Марион потерял счет сбитым и сброшенным вниз врагам. Некогда было
вытереть пот с лица, а тем более - передохнуть. Малейшее промедление - и
хазары ворвутся на стену.
Вот рядом взлетел аркан, змеей обвился вокруг зубца стены. Тут же
взметнулся еще один, туго натянулся. Глухо стукнулся о стену край осадной
лестницы. Неподалеку, попятившись, упал воин-албан. В горле у него торчала
белоперая стрела. Марион могучим усилием оторвал от стены железные крючья
лестницы, сбросил ее вместе с врагами в ров. Прикрываясь бронзовым щитом,
перерубил арканы - успел заметить, как, распахнув руки, спиной вниз молча
падал хазарин. И тотчас невдалеке над стеной, там, где лежал воин со
стрелой в горле, показалось обрамленное густыми черными волосами смуглое
лицо с застывшим выражением испуга и злобного торжества.
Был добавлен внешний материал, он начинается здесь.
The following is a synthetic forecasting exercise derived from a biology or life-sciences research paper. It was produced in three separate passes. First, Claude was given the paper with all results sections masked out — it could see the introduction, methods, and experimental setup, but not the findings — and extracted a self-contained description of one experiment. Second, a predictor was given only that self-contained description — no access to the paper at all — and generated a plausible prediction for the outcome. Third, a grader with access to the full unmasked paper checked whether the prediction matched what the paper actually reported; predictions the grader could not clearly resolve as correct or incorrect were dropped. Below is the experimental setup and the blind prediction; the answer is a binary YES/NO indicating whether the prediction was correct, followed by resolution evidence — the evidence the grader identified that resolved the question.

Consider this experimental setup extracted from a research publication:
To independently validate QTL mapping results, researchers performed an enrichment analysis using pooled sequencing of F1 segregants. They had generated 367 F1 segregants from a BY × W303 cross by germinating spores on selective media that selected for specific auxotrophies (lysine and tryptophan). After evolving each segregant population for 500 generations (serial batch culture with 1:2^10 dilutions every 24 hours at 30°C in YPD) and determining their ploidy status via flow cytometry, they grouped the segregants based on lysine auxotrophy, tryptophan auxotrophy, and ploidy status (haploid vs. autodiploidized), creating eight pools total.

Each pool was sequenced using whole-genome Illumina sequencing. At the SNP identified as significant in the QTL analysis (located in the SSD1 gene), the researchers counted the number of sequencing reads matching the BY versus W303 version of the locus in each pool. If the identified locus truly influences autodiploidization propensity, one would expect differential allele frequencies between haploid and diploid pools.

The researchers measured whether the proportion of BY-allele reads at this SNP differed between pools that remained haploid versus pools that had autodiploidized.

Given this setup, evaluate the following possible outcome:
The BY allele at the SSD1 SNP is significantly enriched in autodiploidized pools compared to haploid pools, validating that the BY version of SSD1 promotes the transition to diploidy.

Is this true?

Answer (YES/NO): YES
Марион прорубил
непокрытую голову, и хазарин, не вскрикнув, сполз вниз. С коротким свистом
в кольчугу Мариона впилась стрела, закачалась, повиснув. Еще одна звякнула
о бронзу щита. Огромный камень, выпущенный из хазарской катапульты, с
силой ударился о верх зубца стены, раскрошил его и рухнул, подмяв одного
из албан. Тот страшно закричал, бессильно заскреб руками, пытаясь
подняться, изо рта его алой струйкой брызнула кровь. Отбросив щит, Марион
подбежал к задавленному воину, поднял над головой упавший камень, равный
весу крупного мужчины, и с бешеной яростью швырнул его на крышу башни
тарана. Увидел: камень, пробив помост, исчез в дыре.
Не медля, Марион спрыгнул с высоты десяти локтей на помост башни,
оттуда через дыру проник внутрь.
Десятка два хазар, раскачивающих бревно, ошеломленные появлением
могучего албанца, растерявшись, не успели оказать сопротивления. Огромный
таран замер. Повисли канаты. Обнаженные по пояс, смуглокожие и
длинноволосые хазары с испуганными воплями заметались в дымной полутьме,
спасаясь от молниеносно разящего меча. Не много уцелевших успело выбраться
наружу.
Неподвижная грузная башня загородила ворота. Защитники приободрились.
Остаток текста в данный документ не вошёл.